Les travaux vont actuellement bon train dans le secteur nord sur la rue des Platanes.
Le développement du secteur Loiret soulève encore les passions (1/3)
Le développement résidentiel en cours dans l’arrondissement Charlesbourg, plus précisément dans le secteur au nord de la rue des Platanes, donne lieu à de nombreuses récriminations de la part du groupe de citoyen «Forêt y voir…à notre boulevard Loiret» à l’endroit de la Ville de Québec. Ce groupe reproche notamment à la Ville d’avoir permis des travaux de construction sans qu’un protocole préétabli n’ait été respecté; la forêt urbaine en serait la principale victime.
«Ultimement, nous souhaitons que la Ville respecte la règlementation en matière d’aménagement pour préserver nos milieux naturels», explique Martine Sansfaçon, porte-parole de «Forêt y voir… ».
Dans une lettre publiée dans le Charlesbourg-Express le 18 mars dernier, le groupe dénonçait haut et fort un déboisement injustifié qui a alors été qualifié de «coupe à blanc». Le secteur où ledit déboisement aurait été observé par le groupe de citoyens est zoné résidentiel.
Dans sa lettre, le groupe justifiait sa position en l’appuyant d’une décision prise au Conseil municipal le 27 août 2007. Concernant le protocole d’entente sur l’ouverture des rues, cette décision «exigeait que le promoteur ne déboise que les emprises prévues dans le cadre de la présente entente et que tout autre déboisement devra faire l’objet d’une demande de permis particulière. Les travaux d’ouverture des rues se devaient d’être complétés avant que les constructions ne soient entreprises.

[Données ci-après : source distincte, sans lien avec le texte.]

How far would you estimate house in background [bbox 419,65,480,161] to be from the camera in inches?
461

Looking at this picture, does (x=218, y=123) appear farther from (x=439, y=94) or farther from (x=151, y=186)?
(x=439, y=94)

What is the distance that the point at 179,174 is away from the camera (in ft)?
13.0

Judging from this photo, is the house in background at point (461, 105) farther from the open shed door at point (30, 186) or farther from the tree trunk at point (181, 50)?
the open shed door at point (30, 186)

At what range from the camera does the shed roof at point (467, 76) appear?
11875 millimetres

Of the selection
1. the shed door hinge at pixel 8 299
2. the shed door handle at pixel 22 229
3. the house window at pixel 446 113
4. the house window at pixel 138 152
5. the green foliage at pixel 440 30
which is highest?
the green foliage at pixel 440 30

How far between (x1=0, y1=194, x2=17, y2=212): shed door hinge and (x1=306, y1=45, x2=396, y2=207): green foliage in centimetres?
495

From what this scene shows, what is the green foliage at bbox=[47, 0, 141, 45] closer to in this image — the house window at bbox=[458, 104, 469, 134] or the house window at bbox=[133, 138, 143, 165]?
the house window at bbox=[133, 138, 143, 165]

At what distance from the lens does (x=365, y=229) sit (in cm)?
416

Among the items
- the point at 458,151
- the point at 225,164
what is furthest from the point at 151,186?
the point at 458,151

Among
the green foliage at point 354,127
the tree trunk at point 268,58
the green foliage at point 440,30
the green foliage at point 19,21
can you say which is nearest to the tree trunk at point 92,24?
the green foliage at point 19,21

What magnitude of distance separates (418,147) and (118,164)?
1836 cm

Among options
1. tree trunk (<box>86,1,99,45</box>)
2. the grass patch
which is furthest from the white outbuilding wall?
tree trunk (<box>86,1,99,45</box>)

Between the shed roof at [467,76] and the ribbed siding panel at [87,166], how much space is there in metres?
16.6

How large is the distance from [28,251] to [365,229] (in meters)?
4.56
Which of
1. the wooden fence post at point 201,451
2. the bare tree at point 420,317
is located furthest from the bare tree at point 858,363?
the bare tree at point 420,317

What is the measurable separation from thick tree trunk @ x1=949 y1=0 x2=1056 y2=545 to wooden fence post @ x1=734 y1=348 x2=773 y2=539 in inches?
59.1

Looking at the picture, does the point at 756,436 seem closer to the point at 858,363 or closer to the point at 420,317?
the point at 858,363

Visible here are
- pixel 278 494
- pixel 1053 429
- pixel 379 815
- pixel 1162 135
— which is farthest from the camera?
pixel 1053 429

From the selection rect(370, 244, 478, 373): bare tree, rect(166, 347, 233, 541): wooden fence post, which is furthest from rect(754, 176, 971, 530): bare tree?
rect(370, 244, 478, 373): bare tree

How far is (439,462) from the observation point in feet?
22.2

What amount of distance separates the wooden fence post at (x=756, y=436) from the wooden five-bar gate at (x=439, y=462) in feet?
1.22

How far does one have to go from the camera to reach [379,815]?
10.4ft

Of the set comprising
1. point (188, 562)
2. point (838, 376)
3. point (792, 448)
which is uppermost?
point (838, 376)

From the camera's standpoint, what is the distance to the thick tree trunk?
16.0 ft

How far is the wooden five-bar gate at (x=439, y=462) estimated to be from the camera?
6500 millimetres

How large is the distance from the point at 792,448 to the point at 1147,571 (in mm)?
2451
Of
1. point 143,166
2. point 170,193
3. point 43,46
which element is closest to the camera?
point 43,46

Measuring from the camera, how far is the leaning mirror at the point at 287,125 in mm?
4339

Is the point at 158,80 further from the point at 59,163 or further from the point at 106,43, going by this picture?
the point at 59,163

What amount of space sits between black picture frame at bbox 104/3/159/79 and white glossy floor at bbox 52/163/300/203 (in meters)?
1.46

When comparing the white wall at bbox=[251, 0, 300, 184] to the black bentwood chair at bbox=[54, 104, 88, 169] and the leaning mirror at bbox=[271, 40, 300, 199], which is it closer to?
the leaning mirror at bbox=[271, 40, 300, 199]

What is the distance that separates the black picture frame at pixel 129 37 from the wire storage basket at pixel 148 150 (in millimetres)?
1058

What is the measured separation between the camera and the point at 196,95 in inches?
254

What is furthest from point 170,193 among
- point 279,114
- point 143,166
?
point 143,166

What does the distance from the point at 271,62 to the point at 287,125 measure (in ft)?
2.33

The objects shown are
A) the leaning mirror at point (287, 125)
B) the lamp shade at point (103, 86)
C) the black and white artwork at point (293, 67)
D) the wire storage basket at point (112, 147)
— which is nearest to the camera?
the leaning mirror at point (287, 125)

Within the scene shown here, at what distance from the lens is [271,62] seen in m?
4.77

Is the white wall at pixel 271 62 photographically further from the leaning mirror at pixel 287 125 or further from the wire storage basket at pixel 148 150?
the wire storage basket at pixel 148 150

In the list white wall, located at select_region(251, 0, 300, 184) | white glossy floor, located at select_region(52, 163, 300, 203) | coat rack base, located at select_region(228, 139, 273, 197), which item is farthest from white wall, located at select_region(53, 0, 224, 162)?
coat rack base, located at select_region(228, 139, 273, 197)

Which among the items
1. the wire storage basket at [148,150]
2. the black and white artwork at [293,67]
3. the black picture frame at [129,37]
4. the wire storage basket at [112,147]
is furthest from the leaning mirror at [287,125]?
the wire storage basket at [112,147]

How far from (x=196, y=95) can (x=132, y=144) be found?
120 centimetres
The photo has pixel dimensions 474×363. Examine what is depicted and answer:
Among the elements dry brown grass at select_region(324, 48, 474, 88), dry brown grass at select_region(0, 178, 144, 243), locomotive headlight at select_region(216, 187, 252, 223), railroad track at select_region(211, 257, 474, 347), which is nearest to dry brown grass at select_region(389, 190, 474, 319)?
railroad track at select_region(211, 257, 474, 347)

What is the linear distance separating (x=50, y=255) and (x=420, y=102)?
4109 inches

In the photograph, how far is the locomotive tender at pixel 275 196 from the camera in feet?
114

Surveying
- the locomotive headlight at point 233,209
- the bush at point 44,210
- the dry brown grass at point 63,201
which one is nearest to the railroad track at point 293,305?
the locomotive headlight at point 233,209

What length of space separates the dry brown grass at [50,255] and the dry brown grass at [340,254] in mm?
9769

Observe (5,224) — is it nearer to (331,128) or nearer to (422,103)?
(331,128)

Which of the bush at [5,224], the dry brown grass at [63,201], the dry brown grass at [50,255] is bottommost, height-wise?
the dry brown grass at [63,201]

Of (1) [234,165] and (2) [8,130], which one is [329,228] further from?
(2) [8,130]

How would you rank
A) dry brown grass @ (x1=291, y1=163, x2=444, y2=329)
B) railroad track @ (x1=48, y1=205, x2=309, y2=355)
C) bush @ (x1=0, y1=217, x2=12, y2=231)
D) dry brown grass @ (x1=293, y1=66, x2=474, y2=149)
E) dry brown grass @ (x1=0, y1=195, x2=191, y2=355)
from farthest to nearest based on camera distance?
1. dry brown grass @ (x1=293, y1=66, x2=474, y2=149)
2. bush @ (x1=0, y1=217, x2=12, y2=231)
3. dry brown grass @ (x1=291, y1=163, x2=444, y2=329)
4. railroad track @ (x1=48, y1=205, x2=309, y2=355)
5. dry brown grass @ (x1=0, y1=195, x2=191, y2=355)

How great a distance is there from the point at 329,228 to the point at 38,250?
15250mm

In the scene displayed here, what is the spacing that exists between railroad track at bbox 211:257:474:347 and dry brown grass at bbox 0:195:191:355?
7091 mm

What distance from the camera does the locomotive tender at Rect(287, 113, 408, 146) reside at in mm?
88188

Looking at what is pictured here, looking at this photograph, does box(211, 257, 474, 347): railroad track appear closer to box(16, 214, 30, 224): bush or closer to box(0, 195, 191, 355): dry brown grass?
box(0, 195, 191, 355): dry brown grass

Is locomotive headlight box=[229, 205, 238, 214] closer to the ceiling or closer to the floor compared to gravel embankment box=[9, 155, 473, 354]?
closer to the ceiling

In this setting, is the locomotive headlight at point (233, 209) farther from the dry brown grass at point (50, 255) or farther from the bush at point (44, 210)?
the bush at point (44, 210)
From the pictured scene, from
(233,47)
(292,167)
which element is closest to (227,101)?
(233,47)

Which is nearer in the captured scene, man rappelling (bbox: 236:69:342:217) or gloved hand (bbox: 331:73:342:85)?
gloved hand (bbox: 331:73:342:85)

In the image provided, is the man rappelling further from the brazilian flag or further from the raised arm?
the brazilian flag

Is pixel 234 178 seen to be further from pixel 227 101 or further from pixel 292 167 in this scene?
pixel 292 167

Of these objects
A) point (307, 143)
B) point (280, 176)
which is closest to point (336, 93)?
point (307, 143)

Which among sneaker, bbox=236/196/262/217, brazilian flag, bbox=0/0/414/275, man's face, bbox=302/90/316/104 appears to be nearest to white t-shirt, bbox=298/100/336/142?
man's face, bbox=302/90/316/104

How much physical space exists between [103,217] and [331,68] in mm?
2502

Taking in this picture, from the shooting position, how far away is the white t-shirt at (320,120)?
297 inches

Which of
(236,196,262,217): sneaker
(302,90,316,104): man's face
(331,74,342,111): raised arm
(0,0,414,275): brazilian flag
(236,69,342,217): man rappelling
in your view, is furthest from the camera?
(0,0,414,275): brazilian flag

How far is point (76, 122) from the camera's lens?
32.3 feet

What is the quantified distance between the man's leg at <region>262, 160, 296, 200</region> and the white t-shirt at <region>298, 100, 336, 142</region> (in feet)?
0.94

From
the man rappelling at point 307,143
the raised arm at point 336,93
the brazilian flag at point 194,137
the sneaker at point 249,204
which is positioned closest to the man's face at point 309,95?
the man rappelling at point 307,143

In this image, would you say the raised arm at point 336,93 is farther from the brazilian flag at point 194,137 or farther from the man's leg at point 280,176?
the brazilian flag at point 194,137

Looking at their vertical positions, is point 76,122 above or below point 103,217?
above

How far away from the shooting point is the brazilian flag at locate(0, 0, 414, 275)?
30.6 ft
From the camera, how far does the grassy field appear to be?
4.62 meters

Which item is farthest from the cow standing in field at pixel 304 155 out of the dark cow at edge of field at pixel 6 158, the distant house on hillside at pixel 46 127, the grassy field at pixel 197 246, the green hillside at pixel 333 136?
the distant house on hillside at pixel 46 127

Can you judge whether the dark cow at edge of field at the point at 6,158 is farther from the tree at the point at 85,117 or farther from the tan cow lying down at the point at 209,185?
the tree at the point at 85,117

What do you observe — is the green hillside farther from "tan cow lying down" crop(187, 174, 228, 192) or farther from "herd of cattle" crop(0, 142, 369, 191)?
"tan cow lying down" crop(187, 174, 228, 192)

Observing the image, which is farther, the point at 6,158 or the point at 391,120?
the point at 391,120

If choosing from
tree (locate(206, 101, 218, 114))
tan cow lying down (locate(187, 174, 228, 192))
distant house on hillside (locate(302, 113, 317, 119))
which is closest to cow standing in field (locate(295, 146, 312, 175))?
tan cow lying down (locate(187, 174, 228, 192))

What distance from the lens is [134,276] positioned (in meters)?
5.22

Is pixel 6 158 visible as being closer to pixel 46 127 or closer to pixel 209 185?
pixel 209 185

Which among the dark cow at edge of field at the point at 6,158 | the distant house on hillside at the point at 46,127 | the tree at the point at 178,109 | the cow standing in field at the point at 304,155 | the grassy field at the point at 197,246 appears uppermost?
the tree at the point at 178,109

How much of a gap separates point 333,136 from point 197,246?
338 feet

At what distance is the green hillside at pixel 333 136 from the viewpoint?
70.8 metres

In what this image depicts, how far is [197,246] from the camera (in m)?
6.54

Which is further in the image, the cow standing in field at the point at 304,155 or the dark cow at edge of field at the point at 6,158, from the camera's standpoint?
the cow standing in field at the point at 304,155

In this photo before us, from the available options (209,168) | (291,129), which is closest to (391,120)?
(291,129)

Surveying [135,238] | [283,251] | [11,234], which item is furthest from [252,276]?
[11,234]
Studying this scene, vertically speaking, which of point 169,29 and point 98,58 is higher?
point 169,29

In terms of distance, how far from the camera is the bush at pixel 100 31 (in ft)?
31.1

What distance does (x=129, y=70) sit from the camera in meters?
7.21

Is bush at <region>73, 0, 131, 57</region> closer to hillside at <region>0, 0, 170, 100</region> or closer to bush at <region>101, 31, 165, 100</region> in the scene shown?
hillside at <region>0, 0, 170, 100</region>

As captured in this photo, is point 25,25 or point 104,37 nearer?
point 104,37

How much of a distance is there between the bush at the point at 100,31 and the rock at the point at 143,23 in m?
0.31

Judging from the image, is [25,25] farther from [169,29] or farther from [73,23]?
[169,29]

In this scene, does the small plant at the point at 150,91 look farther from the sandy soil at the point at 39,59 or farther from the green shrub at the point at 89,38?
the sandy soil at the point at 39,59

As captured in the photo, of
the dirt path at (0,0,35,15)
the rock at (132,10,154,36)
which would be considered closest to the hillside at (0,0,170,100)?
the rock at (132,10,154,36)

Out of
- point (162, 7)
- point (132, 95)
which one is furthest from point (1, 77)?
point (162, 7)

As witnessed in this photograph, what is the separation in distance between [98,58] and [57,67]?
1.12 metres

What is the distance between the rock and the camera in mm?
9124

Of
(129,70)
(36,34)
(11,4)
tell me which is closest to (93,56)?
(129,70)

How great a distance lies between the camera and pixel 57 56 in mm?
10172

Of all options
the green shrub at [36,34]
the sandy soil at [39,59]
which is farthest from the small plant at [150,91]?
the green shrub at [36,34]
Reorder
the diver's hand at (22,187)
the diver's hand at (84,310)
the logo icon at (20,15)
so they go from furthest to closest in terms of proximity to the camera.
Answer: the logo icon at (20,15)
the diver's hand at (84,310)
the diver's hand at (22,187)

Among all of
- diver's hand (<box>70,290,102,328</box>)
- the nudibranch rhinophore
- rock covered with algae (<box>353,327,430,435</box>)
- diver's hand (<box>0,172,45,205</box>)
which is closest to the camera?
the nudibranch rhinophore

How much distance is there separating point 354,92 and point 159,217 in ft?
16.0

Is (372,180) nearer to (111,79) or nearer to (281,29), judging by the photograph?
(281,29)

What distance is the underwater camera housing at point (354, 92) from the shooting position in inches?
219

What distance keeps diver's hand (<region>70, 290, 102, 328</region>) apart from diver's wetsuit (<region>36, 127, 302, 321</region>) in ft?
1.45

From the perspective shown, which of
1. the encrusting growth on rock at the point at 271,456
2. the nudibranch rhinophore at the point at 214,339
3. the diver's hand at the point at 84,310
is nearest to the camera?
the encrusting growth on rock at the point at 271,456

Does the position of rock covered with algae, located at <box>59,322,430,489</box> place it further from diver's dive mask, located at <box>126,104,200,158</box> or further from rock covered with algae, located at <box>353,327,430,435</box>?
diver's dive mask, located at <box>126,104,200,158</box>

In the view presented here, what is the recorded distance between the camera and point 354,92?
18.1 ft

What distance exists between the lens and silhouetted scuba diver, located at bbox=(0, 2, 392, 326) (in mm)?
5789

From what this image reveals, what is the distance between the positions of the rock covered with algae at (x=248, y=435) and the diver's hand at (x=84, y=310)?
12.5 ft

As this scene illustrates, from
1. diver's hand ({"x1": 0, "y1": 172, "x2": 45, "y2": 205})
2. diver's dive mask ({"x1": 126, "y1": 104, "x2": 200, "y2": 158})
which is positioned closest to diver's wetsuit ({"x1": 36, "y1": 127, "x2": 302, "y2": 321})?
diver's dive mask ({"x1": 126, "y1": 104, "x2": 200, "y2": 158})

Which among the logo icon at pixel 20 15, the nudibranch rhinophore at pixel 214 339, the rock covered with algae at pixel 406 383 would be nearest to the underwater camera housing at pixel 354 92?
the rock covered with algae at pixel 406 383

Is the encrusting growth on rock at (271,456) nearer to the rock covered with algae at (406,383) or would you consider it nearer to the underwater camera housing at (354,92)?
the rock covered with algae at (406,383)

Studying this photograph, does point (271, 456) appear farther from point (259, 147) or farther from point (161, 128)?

Or, selon «Forêt y voir…», certaines des rues n’auraient pas été complétées lorsque les constructions ont débuté. «La Ville avait le pouvoir de demander la cessation des constructions», estime Mme. Sansfaçon. À cet égard, la porte-parole est persuadée que les promoteurs bénéficient de traitements de faveur par rapport au citoyen moyen.
En ce sens, le directeur de l’arrondissement de Charlesbourg, Jean Savard, explique que le tir a été rajusté. «À tort, certains promoteurs ont œuvré sans permis, mais actuellement, les travaux d’ouverture des rues sont complétés où les constructions sont entamées, et tous les constructeurs détiennent les permis nécessaires», justifie-t-il.
Pour ce qui est d’une demande d’injonction, M. Savard explique qu’elle n’aurait pas été une avenue souhaitable et raisonnable, d’autant plus que des constats d’infractions avaient été émis aux promoteurs fautifs. Il plaide entre autres le bon jugement. «Nous avons trouvé un juste milieu afin de satisfaire au meilleur de nos capacités les parties opposées», soutient-il.
Il ne voit d’ailleurs là aucune injustice entre le citoyen et le promoteur pris en faute, puisque le citoyen fautif se verra d’abord informé d’un avis de non-conformité, puis d’un avis d’infraction avant de recevoir un constat d’infraction, contrairement au promoteur qui recevra immédiatement le constat d’infraction.
Le directeur de l’arrondissement est bien conscient qu’une entente parfaite entre les deux parties est difficilement envisageable. «Lorsqu’une ville fait un plan directeur d’urbanisme, il doit y avoir compromis entre les volets économique et écologique. Il est essentiel de tenter de préserver l’intégrité de l’environnement mais on ne pourra jamais répondre à toutes les attentes. C’est impossible», déplore-t-il.